The Greek government teetered on the brink of collapse on Thursday over plans for a referendum on a euro zone bailout, with defections from the ruling party casting grave doubt on whether Prime Minister George Papandreou can survive a confidence vote.

"I don't think the government will last until tonight," said Costas Panagopoulos, Managing Director of pollsters ALCO.

Finance Minister Evangelos Venizelos broke ranks with Papandreou, coming out against holding the referendum after a bruising meeting with the German and French leaders, who made clear that Greece would not receive a cent more in aid until it votes to meet its commitments to the euro zone.

"The referendum is dead," Greek ruling party lawmaker Nikos Salayannis said on state radio.

An emergency cabinet session was scheduled for midday followed by a likely meeting of lawmakers from Papandreou's socialist party PASOK amid speculation that they will call on him to resign.

Another PASOK lawmaker said she would not support the government in a parliamentary vote of confidence on Friday, cutting its majority for the vote to just one. Snap elections would probably follow if Papandreou's majority vanished.

PASOK was in turmoil on Thursday, with one senior lawmaker calling for a government of national unity following Papandreou's shock call for the plebiscite, and another saying he should resign.

If the government fell and snap elections were called, the referendum would be canceled. The bailout would have to be approved by the next parliament that emerges from elections.

Some lawmakers are calling for a government of national unity which would have the job of getting the bailout through parliament before calling early elections. But the main opposition New Democracy has repeatedly refused cooperation.

Venizelos, one of the most powerful men in the PASOK government, originally supported Papandreou's plan. His change of mind came after he and Papandreou attended an emergency summit in Cannes on Wednesday with German Chancellor Angela Merkel and French President Nicolas Sarkozy.

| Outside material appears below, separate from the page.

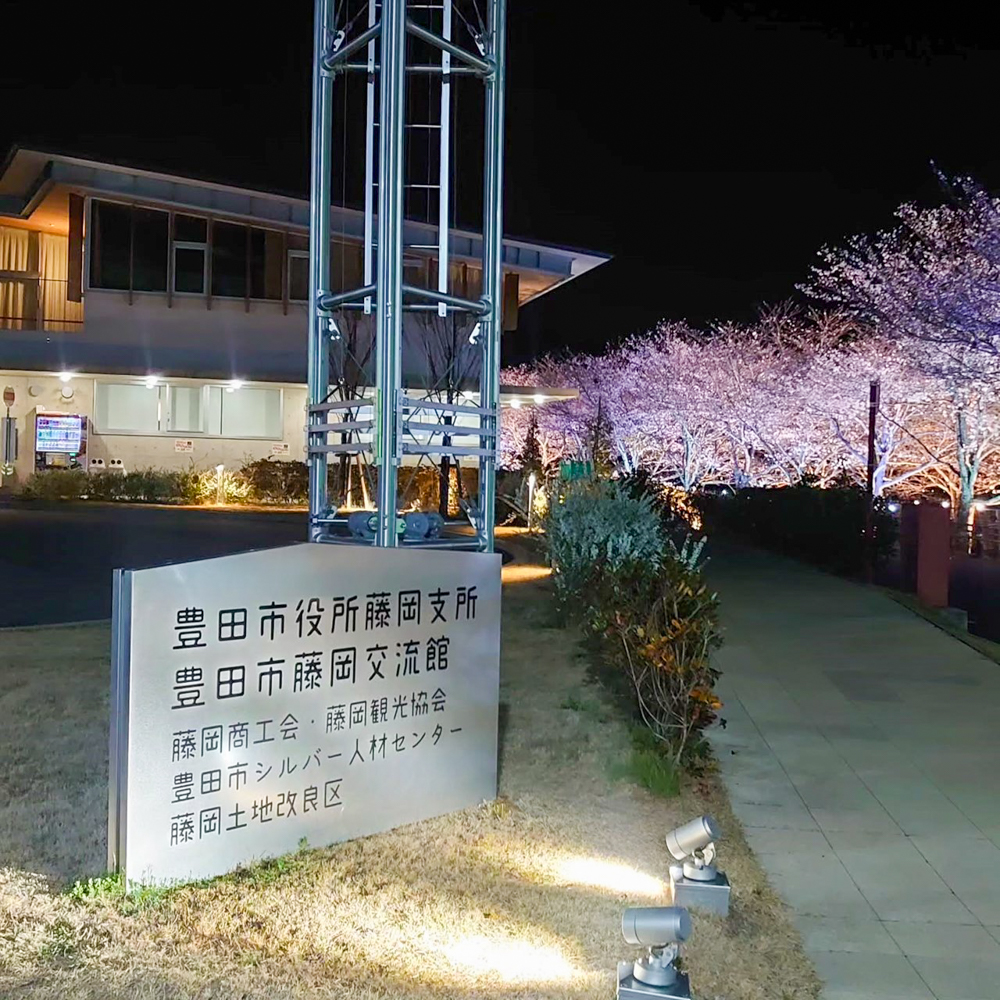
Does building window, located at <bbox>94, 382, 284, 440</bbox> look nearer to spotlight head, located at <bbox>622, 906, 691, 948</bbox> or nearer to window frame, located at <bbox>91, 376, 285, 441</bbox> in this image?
window frame, located at <bbox>91, 376, 285, 441</bbox>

A finance ministry source told Reuters on condition of anonymity that Venizelos believed the vote on the bailout, which was agreed by euro zone leaders only last week, should not be held while immediate funding to keep Greece afloat still had to be secured.

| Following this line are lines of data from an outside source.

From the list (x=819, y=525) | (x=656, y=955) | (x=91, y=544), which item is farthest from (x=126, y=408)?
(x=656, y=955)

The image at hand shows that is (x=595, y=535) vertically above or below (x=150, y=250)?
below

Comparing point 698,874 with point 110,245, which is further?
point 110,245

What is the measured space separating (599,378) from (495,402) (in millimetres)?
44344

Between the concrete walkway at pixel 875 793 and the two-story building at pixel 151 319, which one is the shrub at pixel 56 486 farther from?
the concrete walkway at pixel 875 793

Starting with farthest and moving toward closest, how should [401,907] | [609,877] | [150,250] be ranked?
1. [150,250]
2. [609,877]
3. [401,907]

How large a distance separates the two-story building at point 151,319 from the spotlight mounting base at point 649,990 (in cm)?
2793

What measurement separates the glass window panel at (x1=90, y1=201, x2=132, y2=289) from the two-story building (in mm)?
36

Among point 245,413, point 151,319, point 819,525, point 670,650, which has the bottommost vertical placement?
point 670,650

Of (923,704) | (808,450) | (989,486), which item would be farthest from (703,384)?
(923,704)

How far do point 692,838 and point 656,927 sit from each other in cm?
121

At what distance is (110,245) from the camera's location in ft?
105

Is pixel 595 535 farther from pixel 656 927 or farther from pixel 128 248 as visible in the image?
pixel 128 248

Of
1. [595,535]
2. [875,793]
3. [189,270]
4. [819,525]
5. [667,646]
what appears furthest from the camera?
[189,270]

"Under these conditions a referendum is exactly what the country does not need. He would not have objections if all our pending issues such as the loan installment and the completion of the bailout plan had been sorted out," the source said after the meeting with Merkel and Sarkozy.

"It was a very difficult meeting," the source added.

Papandreou's bombshell announcement on Monday of the referendum and parliamentary vote of confidence plunged Greece into a political as well as an economic crisis.

Papandreou's once-comfortable majority has dwindled to almost nothing. On Thursday PASOK lawmaker Eva Kaili announced she would stay in the party but refused to support the government in the crucial vote expected late on Friday.

"Herewith I inform you that I am not resigning as an elected representative of my fellow citizens and my generation, but in Friday's vote I will not cast a vote of confidence in your government," she said in a letter to the speaker of parliament, a fellow PASOK member.

Kaili published the letter on her Facebook page.

This left Papandreou with the support of just 151 deputies out of 300 for Friday's vote.

PASOK lawmaker Costas Gitonas also said the referendum should not take place. "No, by no means," he told Mega TV. "It's a madhouse."

The specter of a hard Greek default and euro exit hung over a meeting of G20 leaders beginning in Cannes on Thursday. The French Riviera summit had been meant to focus on reforms of the global monetary system and steps to rein in speculative capital flows, but the shock waves from Greece have upended the talks.